Não tive tempo de responder, nem me sentar. Ela deu um salto para trás procurando melhor ângulo. Porém, ao ver um garçom servindo ao lado, seus olhos brilharam e mudou de ideia. Puxou-o pela manga, colocou o celular na mão dele, a que estava sem bandeja, e ordenou:

“Tirez una fotô.”

Mais uma, mais uma!

Aí, sim, aproximou-se de mim e passou o braço por cima do meu ombro. O moço teve a infelicidade de acionar o disparador só uma vez. Então, ela gesticulou nervosamente como quem exclama “mais uma, mais uma!”

No mesmo instante em que o telefone lhe foi devolvido, ela dirigiu-se com tanta sede ao ícone “Fotos” para ver o resultado, que esqueceu de agradecer ao garçom. E, nem bem o coitado e sua bandeja haviam se afastado, recomeçou a metralhar.

Penso que, naquele momento, o seu aparelho deve ter ficado com um instantâneo das minhas costas. Foi quando voltei a atravessar a rua, para ir embora.

Até a próxima, que agora é hoje!


Depois do “conto sobre a vida contemporânea”, como um amigo classificou este texto, traduzo um pequeno artigo bastante esclarecedor, com a entrevista de um fotógrafo e um neuropsicólogo, sob o título Fotografia: celular mata a memória humana lentamente

“Tiramos muitas fotos, porém não tanto para documentar o que vemos: a maior parte das vezes, para dizer que estávamos lá, e é aí que surge o problema.
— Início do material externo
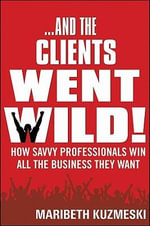 And the Clients Went Wild! : How Savvy Professionals Win All the Business They Want - Maribeth Kuzmeski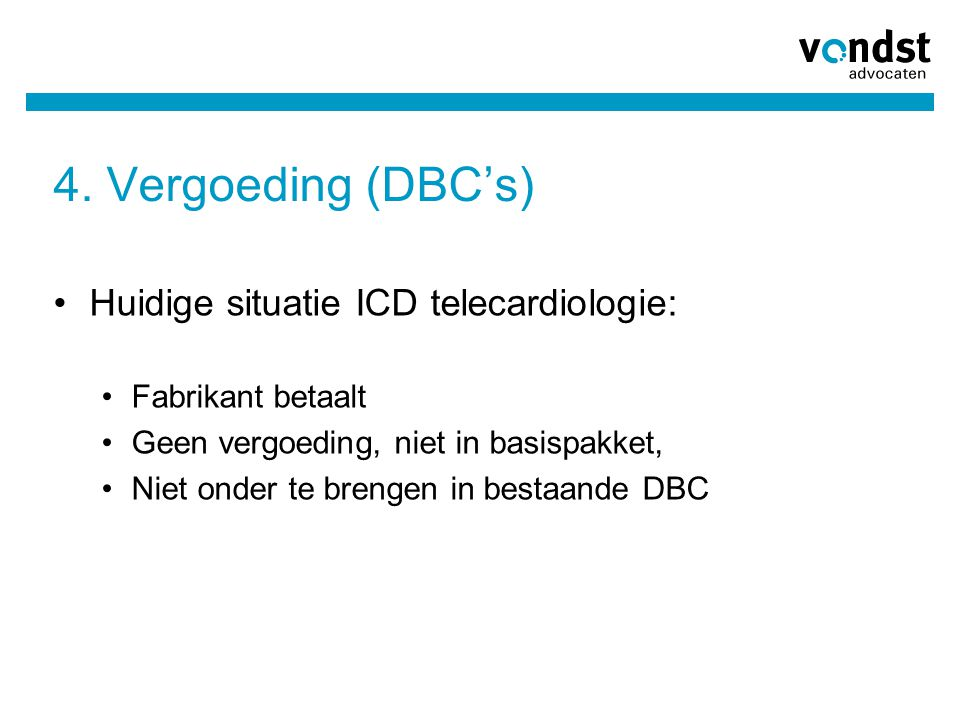4. Vergoeding (DBC's) Huidige situatie ICD telecardiologie: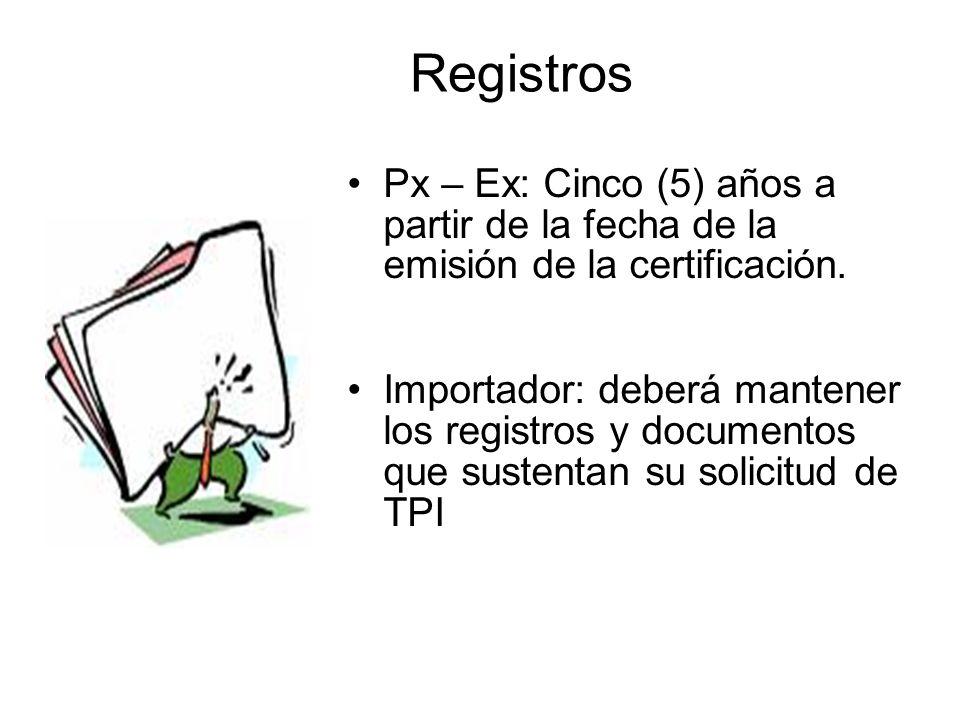 Registros Px – Ex: Cinco (5) años a partir de la fecha de la emisión de la certificación.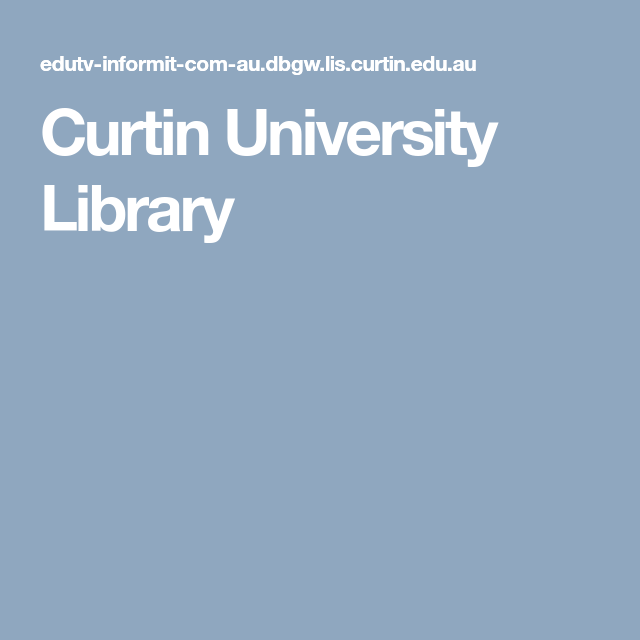 Curtin University Library Curtin University Information And Communications Technology University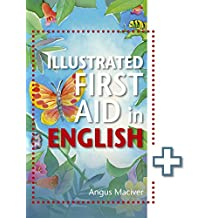 The Illustrated First Aid in English (English Edition)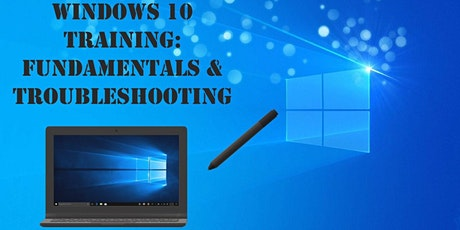Windows 10 Training: Fundamentals & Troubleshooting tickets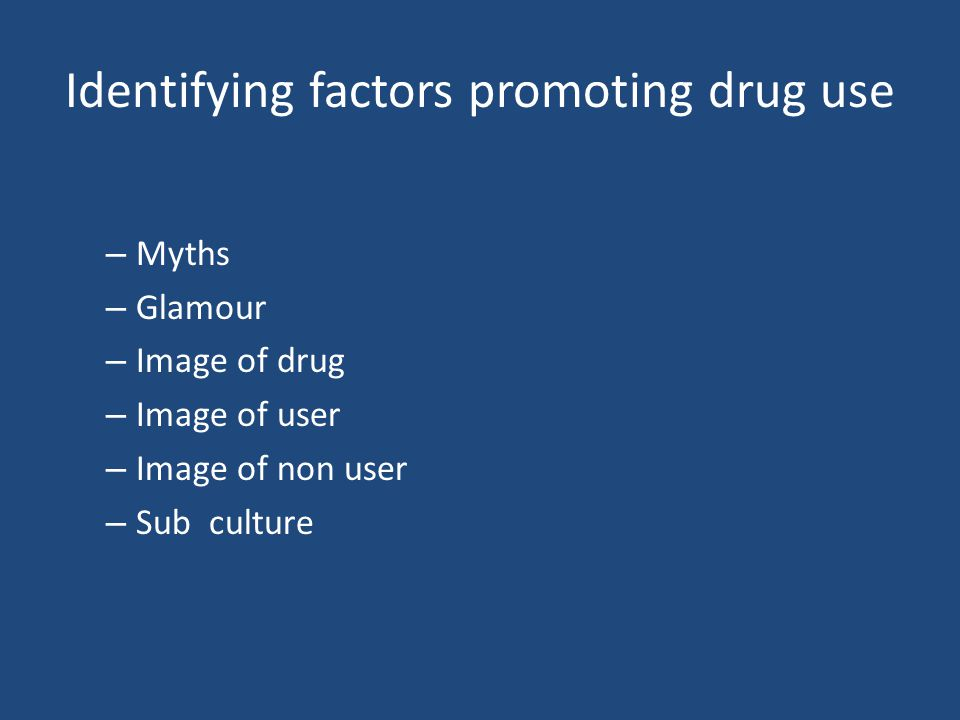 Identifying factors promoting drug use – Myths – Glamour – Image of drug – Image of user – Image of non user – Sub culture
É que documentamos nossa vida, especificamos nossa presença em um lugar particular, mas, no final das contas, aacabamos por atribuir muito pouca importância ao que vemos”, lamenta o fotógrafo Sébastien Raymond.

Já o neuropsicólogo Dave Ellembert, se pergunta sobre as repercussões do uso demasiado da foto, por meio de telefones celulares, na memória. “Acho que nossa memória está desaparecendo devido ao consumo excessivo de imagens. Não nos deixamos mais espaço para a tentativa de memória . Vamos querer o tempo todo uma prova fatual para poder rastrear um evento justamente”, observa Sébastien Raymond, referindo-se ao fato de que todos, hoje em dia, têm um telefone celular e inundam redes sociais como Facebook ou Instagram com fotografias de todos os tipos.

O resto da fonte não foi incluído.